The oarsmen involved, a 20+ year veteran oarsmen with extensive Class IV rapid experience including this section and others (e.g. Bruneau, Middle Fork of the Salmon, etc.), was following the same line as the previous three rafts/catarafts when he inadvertently caught an oar on a rock, breaking the oar. Catching an oar on rocks routinely happens when rafting, especially in murky water. Typically, this type of accident will break an oar blade or pop the oar out of the oar-lock, but in this case for some unknown reason, the oar shaft broke, rendering the oar useless. The oarsman quickly (~ 5 seconds) grabbed his spare oar and had it in position, when, too late, they noticed they were headed into a ledge reversal. Literally, had there been a couple more seconds allowing another couple oar strokes, the raft would have caught the slot leading them past the reversal or they would have entered the pour-over bow-to-stern (vs. sideways) and likely have made it through.

Once in the reversal, the raft initially almost flipped and likely would have had the rafters not immediately jumped to the high-side. The raft and the people inside were being tossed back-and-forth and periodically the raft would rotate 180 degrees requiring them to move to the other side of the boat to avoid it flipping. Prior to moving downstream, the other 3 rafts wanted to ensure the group was together before running "let's make a deal" and one of the rafters alertly noticed the 4th boat wasn't with them and appeared to be caught upstream in a reversal. It took ~10-15 minutes for these rafts to make it back upstream through shallower, calmer water and willows to a location below the raft caught in the ledge reversal. The two catarafts positioned themselves as safety boats in the two channels of water downstream of the reversal in order to catch any people or gear and prevent any swimmers from floating into “let’s make a deal.” The other raft oarsman was finally, by wading through the willows, able to get within ~75 feet directly downstream of the raft, but too far to toss them a rescue rope/throw bag. All the while, due to the violent nature of the reversal, the 4 people on the raft were periodically and individually being washed out of the boat and having to be pulled back in by those remaining. This happened at least 5 times to the 3 surviving rafters (the victim was never washed out), each time making them colder and more exhausted. The oarsman tried everything he could to free the raft from the reversal, such as using an oar to pry the boat out and even flipping the boat, but to no avail. All three of the oars were severely bent or broken in the attempts to free the raft. They were attempting to get their throw bag with ~75' of rope down to the rafters below the reversal, but each time they were ready, someone would get washed out or the boat would rotate 180 degrees preventing a sure throw. (A poor throw would have resulted in the rope being pulled into the reversal, creating an even greater hazard.) It is uncertain if the people below could have pulled the boat or people out even if they been able to get a rope downstream, but it was worth attempting since other options had failed.

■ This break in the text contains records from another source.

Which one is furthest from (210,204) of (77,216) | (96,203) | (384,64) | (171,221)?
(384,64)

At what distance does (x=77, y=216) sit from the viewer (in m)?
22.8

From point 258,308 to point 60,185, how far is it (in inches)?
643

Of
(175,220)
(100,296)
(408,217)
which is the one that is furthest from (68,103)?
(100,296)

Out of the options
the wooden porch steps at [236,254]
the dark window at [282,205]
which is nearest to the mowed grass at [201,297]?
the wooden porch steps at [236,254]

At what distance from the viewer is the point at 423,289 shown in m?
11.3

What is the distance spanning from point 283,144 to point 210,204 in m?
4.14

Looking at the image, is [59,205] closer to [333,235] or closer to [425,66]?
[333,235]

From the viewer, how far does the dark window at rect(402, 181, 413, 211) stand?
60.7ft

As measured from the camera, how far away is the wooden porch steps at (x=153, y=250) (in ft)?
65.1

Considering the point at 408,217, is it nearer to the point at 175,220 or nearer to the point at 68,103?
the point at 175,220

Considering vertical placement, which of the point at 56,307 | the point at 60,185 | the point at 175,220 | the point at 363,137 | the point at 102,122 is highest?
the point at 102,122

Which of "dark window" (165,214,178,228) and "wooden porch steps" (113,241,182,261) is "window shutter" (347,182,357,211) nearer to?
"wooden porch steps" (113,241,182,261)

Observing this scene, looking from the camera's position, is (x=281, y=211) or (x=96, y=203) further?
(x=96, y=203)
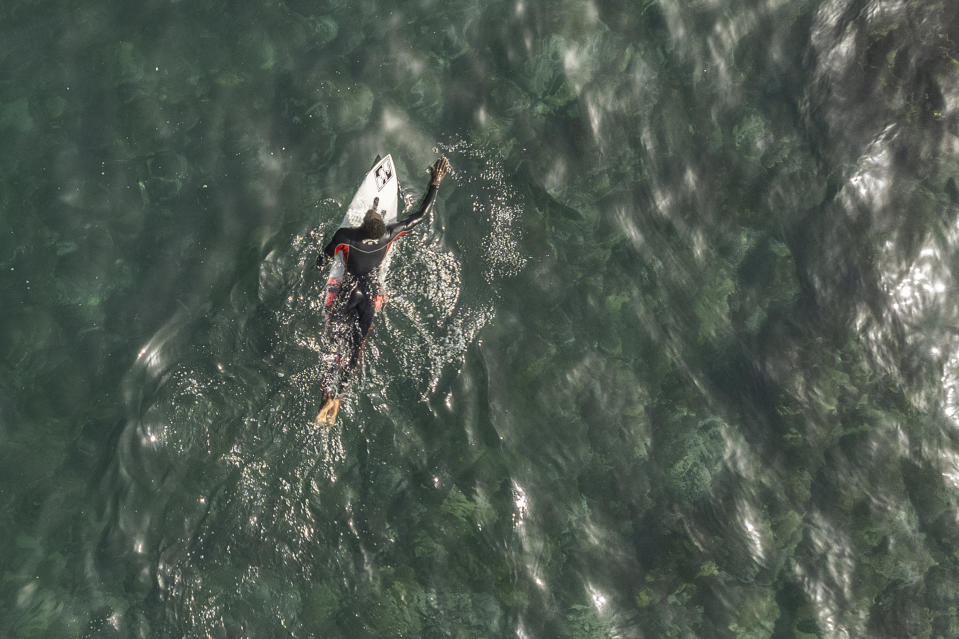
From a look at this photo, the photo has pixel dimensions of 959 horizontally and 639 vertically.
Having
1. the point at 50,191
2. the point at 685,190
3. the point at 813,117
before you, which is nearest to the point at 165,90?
the point at 50,191

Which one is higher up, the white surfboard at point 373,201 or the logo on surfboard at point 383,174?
the logo on surfboard at point 383,174

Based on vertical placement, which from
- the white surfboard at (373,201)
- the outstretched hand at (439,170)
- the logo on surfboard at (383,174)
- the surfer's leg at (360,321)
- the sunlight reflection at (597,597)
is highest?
the outstretched hand at (439,170)

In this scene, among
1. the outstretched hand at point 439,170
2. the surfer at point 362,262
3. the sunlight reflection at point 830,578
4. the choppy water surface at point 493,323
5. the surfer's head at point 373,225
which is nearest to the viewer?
the choppy water surface at point 493,323

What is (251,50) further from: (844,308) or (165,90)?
(844,308)

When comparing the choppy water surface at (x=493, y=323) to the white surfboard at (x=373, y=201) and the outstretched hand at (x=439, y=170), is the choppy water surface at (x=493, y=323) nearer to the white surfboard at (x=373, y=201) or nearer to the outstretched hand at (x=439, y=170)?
the white surfboard at (x=373, y=201)

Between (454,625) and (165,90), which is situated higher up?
(165,90)

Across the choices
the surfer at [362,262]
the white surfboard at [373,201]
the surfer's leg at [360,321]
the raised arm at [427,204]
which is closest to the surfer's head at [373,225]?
the surfer at [362,262]
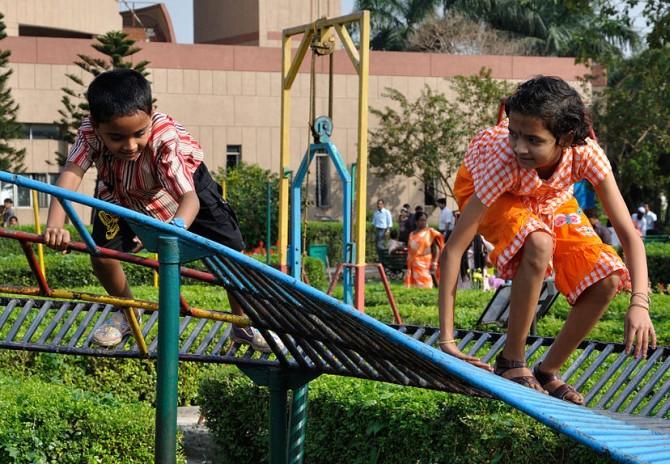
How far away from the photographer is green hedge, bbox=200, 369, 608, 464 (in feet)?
14.0

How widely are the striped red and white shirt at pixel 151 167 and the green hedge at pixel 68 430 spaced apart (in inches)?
50.4

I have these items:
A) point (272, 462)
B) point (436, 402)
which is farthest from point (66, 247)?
point (436, 402)

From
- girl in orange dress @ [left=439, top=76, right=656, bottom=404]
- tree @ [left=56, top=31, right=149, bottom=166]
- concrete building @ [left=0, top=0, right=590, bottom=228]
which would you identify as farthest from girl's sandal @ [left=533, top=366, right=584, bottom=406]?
concrete building @ [left=0, top=0, right=590, bottom=228]

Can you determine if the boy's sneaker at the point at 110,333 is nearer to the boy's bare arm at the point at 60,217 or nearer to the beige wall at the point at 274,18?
the boy's bare arm at the point at 60,217

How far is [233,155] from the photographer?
1211 inches

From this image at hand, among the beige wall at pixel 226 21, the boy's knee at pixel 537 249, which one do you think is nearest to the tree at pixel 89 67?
the beige wall at pixel 226 21

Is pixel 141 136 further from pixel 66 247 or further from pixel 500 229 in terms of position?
pixel 500 229

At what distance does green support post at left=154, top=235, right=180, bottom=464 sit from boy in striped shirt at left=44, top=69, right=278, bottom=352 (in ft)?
1.82

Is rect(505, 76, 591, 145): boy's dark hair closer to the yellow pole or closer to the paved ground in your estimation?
the paved ground

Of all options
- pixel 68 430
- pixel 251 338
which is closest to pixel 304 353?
pixel 251 338

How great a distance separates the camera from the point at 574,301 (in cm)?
379

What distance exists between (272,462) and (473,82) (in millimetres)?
26316

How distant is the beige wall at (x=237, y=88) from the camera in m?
29.2

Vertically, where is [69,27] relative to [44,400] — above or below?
above
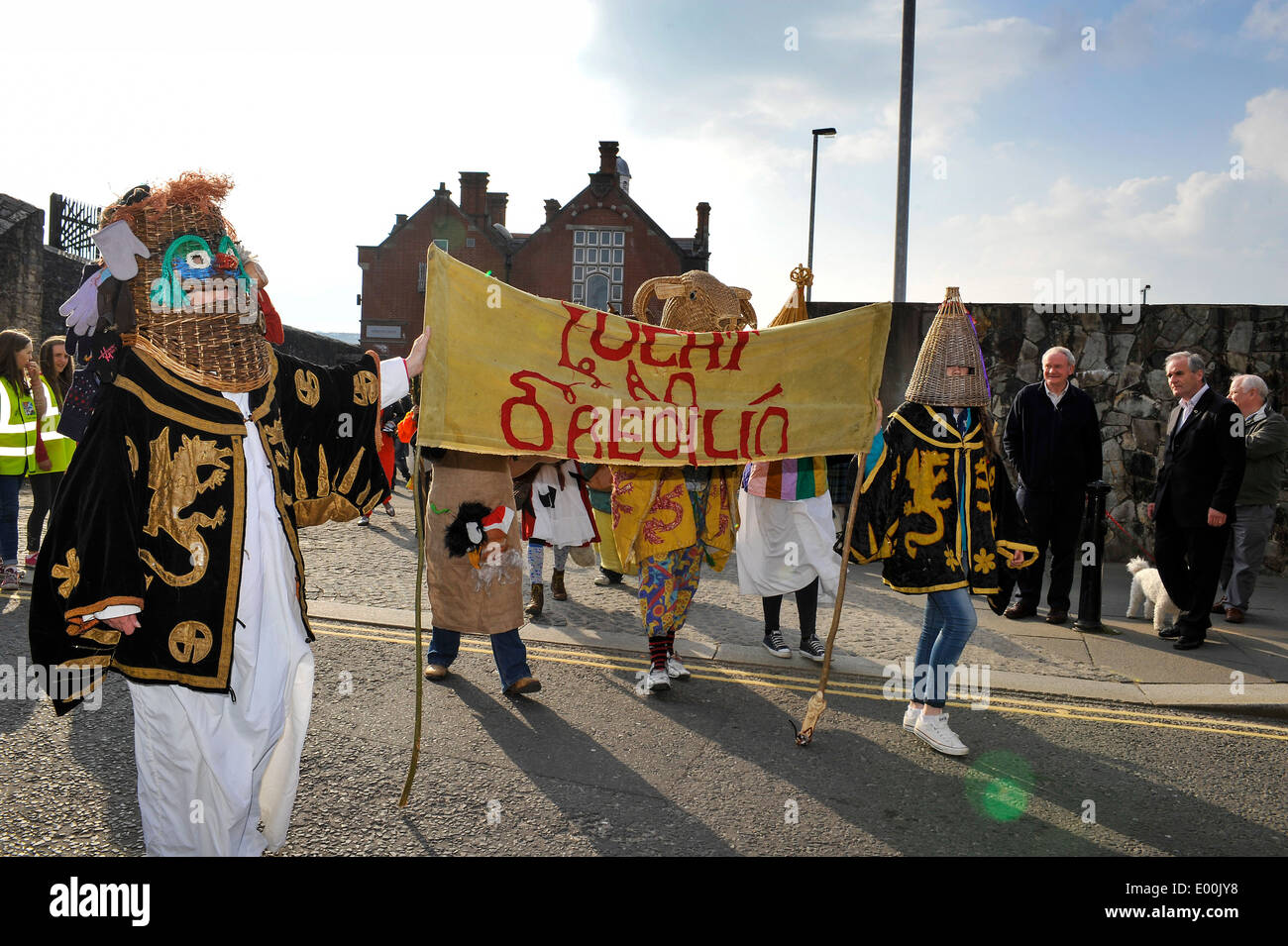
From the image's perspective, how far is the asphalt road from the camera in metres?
3.36

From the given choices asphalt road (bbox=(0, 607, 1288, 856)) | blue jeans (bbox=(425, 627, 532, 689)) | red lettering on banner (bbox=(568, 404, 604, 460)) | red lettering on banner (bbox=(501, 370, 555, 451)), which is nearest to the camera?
asphalt road (bbox=(0, 607, 1288, 856))

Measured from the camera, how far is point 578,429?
3.84 meters

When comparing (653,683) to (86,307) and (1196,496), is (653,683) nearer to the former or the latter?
(86,307)

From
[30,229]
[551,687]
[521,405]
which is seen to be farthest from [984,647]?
[30,229]

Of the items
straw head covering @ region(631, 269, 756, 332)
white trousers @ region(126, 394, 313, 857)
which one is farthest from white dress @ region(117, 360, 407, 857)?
straw head covering @ region(631, 269, 756, 332)

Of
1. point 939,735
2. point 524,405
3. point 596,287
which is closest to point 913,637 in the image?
point 939,735

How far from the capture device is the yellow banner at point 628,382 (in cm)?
353

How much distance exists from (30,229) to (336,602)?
408 inches

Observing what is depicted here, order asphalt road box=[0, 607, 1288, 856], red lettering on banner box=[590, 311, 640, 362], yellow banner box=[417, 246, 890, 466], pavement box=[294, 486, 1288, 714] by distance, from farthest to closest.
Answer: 1. pavement box=[294, 486, 1288, 714]
2. red lettering on banner box=[590, 311, 640, 362]
3. yellow banner box=[417, 246, 890, 466]
4. asphalt road box=[0, 607, 1288, 856]

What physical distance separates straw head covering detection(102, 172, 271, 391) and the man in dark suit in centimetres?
644

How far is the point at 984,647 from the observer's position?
6168 mm

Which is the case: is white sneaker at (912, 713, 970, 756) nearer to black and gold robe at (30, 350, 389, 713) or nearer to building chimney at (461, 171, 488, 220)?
black and gold robe at (30, 350, 389, 713)
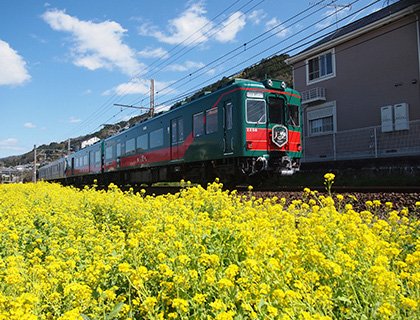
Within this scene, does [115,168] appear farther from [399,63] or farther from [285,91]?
[399,63]

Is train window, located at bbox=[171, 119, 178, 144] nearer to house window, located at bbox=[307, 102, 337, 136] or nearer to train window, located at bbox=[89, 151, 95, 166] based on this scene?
house window, located at bbox=[307, 102, 337, 136]

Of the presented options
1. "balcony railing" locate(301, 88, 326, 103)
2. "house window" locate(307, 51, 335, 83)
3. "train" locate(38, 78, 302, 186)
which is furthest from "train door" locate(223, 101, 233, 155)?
"house window" locate(307, 51, 335, 83)

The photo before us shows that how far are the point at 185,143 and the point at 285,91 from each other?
362 cm

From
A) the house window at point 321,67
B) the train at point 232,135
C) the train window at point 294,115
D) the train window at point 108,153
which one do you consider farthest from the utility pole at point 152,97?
the train window at point 294,115

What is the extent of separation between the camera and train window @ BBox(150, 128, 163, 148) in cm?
1255

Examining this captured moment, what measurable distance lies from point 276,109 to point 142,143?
6.77 metres

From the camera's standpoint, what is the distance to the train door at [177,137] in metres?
11.1

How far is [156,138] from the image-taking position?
12945 mm

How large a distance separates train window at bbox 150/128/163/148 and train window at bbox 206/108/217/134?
10.6ft

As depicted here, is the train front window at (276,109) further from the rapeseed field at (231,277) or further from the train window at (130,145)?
Answer: the train window at (130,145)

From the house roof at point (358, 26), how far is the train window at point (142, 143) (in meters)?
9.97

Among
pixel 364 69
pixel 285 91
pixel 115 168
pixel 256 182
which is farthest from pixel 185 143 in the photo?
pixel 364 69

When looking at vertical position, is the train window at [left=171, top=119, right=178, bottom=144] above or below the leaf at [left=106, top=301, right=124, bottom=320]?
above

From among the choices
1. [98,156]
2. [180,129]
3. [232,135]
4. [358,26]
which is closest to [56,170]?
[98,156]
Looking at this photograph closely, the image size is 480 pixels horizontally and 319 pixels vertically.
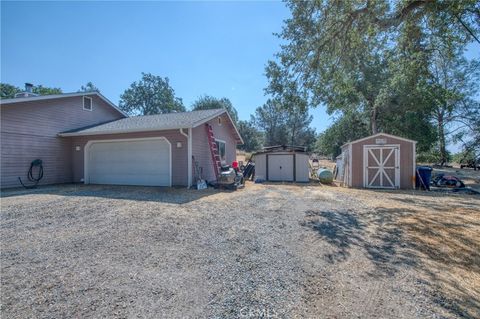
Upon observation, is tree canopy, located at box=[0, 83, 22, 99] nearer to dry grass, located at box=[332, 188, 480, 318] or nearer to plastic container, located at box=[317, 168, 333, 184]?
plastic container, located at box=[317, 168, 333, 184]

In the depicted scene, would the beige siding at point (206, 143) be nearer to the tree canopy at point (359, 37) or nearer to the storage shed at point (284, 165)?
the storage shed at point (284, 165)

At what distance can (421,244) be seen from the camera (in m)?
3.90

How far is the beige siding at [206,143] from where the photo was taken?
35.2 ft

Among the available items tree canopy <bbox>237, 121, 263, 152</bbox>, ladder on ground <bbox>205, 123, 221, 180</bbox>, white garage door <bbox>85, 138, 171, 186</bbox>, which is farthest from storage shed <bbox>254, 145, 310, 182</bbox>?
tree canopy <bbox>237, 121, 263, 152</bbox>

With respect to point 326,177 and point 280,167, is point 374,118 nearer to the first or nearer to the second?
point 326,177

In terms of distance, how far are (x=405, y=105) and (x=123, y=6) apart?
18288 mm

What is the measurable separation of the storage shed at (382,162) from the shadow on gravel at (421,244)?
520 centimetres

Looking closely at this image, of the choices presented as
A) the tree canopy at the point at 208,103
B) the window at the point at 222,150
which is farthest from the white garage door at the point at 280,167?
the tree canopy at the point at 208,103

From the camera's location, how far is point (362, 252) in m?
3.61

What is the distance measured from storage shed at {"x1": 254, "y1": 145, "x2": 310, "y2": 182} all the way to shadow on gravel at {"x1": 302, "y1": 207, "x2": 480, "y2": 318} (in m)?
8.04

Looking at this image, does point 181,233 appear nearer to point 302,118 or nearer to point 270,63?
point 270,63

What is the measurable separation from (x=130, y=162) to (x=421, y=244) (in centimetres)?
1083

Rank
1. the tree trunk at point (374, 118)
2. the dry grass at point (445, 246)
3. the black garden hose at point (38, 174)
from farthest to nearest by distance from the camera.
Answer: the tree trunk at point (374, 118) < the black garden hose at point (38, 174) < the dry grass at point (445, 246)

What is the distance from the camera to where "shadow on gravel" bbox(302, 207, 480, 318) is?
8.61 feet
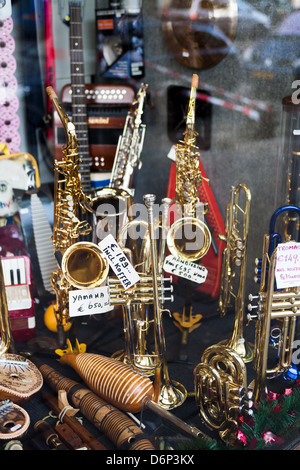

However, this no longer became an option after the turbulent water washed the throw bag out of the raft.

Also, while the river was busy that day with numerous people, there was a long break in between this group and the next, thus no help was available from upstream. Finally, one of the rafters got washed out of the boat and got separated from it. When this happened, the current took him underwater and flushed him out downstream of the boil line (the point in a reversal where part of the water heads downstream and part returns upstream to the pour-over). He floated down to the shallows/willows below where one of the rafters was able to grab him. Once this occurred, the 3 rafters remaining on the boat, who by this time had been in the reversal ~ 30 minutes, were getting weak and starting to get hypo-thermic. They also knew that having another person get washed out of the boat and hauled back in was perhaps too much to take. So, the oarsman, with the other two in agreement, said our best option is to jump past the boil-line. They all got on the downstream side of the raft and jumped toward the boil-line. While two made it, one did not make it past the boil-line and got recirculated back to the boat where he held-on the best he could until it appeared he no longer could. Shortly after he lost consciousness, a matter of minutes (< 5), his body flushed out of the reversal and was pulled to the shallows by one of the rafters, where immediately mouth-to-mouth resuscitation was started by rafters from the original group. Shortly after starting mouth-to-mouth (~ two minutes), a group of kayakers were waved down and came over to help. One of them was a doctor and indicated we also need to give him Cardiopulmonary Resuscitation (CPR), but it was impossible to do so in the waist-deep water. So we moved him to one of the rafts where CPR was given until the helicopter arrived close to an hour later. He never regained consciousness while on the river. The rafter was taken to the hospital and pronounced dead approximately an hour later. To our knowledge, the exact cause of death has not been determined.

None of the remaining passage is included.